Speaker Paul Ryan is confident the American Health Care Act will pass the House this week, and he sent a veiled message to skeptical Republicans: If the bill fails, they’ll have to answer to their voters.
Ryan said on the Hugh Hewitt radio show he’s feeling good about the bill’s chances, but he didn’t break down a whip count on how many votes he thinks he can get to pass it. It’s up in the air whether enough conservative members of the House will vote with Democrats to kill the bill. A vote is expected Thursday.
Ryan said he feels good because he thinks the bill is good policy, it has the backing of President Trump, and it delivers on the major campaign promise of repealing the Affordable Care Act.
“We made a promise, we’ve got to keep a promise,” he said. “Everyone knows this is the one real opportunity to repeal this law … this is the one chance we have to actually repeal Obamacare and replace it with the stuff we believe in.”
If it goes down, Ryan said, there’s going to be some awkward meetings with voters back home. That’s why he thinks skeptical conservatives will get on board.
“People will realize I’m not going to go home and face voters after reneging on my word,” he said.
While the bill isn’t everything many conservatives want, Ryan said there’s a way to get those provisions in the final bill that goes before Trump.
He said including ideas that are popular among conservative lawmakers in the House in the bill that passes the lower chamber would kill it the moment it arrives in the Senate.

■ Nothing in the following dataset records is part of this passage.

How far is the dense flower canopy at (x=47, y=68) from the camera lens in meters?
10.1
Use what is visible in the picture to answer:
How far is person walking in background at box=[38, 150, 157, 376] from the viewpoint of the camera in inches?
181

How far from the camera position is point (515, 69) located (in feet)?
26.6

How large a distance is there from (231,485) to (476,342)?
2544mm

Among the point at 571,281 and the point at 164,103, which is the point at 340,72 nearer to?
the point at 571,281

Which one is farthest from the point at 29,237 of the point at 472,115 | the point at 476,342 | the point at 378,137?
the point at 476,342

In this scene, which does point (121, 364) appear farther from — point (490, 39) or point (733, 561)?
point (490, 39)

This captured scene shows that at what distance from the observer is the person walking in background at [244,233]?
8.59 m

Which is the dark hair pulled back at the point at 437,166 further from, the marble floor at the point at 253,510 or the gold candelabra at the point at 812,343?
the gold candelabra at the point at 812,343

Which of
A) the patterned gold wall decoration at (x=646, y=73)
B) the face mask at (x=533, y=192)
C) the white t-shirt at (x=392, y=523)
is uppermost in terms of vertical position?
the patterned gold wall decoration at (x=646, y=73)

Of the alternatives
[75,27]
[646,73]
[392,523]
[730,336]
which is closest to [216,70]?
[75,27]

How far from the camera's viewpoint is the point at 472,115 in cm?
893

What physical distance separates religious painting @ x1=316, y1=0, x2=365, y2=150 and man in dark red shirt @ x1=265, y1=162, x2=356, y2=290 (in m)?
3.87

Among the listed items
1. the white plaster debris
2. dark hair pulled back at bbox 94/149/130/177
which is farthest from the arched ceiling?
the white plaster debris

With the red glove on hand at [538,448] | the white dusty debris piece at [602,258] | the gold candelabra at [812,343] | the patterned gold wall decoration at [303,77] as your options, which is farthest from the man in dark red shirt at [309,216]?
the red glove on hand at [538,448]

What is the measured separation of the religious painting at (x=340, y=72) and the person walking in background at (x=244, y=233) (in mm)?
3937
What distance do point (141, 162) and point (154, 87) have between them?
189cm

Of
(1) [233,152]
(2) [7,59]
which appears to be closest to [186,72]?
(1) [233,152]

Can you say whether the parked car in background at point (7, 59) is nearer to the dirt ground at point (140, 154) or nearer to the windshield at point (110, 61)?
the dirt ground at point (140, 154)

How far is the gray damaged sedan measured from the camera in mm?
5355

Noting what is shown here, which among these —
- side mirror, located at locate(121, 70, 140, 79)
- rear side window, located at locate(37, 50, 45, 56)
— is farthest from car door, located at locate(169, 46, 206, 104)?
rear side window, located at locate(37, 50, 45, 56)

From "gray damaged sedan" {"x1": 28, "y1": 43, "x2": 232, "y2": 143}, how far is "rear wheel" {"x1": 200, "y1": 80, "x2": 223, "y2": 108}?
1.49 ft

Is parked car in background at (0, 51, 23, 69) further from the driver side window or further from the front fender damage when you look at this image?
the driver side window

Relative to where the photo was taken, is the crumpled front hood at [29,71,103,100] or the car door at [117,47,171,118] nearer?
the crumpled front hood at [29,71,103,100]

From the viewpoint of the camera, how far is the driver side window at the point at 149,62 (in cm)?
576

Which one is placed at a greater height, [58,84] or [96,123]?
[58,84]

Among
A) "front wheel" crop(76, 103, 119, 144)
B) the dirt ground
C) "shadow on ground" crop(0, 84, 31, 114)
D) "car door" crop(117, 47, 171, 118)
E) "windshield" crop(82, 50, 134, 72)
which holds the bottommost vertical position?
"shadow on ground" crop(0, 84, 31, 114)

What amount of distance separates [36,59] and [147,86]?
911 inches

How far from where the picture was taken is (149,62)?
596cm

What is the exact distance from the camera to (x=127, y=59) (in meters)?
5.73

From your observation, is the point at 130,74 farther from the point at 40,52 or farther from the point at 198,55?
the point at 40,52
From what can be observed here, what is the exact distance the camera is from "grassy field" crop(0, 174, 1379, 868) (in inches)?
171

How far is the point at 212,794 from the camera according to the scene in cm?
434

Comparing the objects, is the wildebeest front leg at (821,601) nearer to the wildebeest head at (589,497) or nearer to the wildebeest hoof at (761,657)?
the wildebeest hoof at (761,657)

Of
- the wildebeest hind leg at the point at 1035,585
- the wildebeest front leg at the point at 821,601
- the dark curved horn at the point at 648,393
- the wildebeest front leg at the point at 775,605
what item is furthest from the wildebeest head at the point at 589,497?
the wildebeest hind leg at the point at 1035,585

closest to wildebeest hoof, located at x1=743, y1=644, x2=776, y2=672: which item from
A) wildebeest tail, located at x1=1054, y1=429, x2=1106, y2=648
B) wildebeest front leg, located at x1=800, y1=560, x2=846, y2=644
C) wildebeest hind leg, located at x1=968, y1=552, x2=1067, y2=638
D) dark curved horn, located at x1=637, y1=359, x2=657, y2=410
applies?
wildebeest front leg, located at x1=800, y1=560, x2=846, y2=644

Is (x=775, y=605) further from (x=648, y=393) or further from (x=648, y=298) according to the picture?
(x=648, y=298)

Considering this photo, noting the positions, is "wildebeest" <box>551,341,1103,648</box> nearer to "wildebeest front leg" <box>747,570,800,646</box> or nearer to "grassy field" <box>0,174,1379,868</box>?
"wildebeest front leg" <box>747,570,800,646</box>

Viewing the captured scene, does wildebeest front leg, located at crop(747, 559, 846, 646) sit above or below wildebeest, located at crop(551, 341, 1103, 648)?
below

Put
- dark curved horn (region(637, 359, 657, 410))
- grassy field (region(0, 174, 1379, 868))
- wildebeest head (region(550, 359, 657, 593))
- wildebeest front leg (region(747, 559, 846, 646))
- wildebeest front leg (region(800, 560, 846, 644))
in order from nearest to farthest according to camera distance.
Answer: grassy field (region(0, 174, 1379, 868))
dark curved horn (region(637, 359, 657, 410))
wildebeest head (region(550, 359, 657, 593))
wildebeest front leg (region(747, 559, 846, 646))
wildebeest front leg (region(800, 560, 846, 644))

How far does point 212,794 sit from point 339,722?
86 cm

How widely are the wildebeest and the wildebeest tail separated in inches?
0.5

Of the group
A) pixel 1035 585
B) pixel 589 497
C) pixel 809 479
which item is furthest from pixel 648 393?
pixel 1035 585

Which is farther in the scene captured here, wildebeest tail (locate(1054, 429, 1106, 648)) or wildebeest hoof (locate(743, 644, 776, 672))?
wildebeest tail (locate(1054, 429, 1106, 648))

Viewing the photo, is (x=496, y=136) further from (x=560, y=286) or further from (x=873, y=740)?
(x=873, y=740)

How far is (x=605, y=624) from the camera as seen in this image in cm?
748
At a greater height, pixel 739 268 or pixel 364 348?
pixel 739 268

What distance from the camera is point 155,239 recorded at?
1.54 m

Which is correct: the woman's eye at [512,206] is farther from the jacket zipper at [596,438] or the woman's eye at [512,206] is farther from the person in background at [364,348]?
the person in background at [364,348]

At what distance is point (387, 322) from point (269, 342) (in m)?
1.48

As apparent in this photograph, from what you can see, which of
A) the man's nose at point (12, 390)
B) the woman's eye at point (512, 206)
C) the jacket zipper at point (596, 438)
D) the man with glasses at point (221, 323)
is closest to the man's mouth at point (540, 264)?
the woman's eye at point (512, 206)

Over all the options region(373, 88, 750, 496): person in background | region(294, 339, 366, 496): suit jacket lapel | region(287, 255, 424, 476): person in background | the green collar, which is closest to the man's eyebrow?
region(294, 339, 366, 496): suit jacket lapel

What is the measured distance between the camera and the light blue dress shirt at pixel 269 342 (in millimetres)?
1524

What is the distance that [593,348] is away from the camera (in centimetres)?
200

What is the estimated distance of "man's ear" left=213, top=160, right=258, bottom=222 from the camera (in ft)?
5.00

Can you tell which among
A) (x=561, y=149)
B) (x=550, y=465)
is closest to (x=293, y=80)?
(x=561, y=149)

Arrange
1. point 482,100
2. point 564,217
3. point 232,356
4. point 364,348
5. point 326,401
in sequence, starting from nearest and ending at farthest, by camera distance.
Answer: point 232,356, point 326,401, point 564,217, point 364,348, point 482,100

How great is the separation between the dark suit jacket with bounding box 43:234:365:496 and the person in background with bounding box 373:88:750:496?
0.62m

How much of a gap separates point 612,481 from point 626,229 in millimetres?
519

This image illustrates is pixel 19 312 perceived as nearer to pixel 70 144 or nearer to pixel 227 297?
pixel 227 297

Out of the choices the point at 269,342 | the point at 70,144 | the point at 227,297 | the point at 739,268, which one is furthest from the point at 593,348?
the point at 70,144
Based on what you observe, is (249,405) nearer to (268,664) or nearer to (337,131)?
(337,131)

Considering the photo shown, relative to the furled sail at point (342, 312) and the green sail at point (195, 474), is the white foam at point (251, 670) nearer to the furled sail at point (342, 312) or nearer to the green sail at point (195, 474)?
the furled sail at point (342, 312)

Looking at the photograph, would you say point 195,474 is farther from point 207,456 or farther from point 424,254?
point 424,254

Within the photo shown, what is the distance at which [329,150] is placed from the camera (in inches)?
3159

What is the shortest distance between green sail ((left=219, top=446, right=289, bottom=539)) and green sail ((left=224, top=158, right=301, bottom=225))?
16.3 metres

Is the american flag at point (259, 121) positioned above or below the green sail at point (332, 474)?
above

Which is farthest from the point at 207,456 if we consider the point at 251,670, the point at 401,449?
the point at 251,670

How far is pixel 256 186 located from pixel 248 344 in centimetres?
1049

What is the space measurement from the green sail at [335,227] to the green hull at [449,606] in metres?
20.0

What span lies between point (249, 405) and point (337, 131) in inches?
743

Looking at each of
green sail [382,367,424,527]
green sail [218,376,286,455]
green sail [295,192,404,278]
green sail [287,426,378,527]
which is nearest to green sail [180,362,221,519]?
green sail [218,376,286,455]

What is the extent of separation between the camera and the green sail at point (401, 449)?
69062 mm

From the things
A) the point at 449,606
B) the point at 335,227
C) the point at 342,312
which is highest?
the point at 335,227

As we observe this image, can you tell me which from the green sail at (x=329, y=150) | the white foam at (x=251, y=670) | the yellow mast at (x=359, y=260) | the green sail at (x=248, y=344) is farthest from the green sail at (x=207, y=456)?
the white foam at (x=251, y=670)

However, leaving those provisions out would allow conservative senators to add them into the bill during the amendment process in the Senate.
After the Senate passes the bill, then it would go to a reconciliation process and the conference committee that negotiates the final bill could include those priorities, he said.
“We want to beta test these ideas in the senate,” he said. “We want our senators to introduce the ideas we like and see if we can get them past what we call the Byrd rule, this reconciliation rule.”
“We can’t move things that are fatal to the bill even being considered in the Senate,” he said.
Ryan added that he thinks it would be an immoral move to follow suggestions from Sen. Lindsey Graham, R-S.C., and Trump to allow Obamacare to collapse completely. Graham and Trump have both suggested letting the entire system collapse, blaming the Democrats for it and then forcing them to work with Republicans to pass a new system.
“I just don’t think that’s the right course for a lot of reasons,” Ryan said.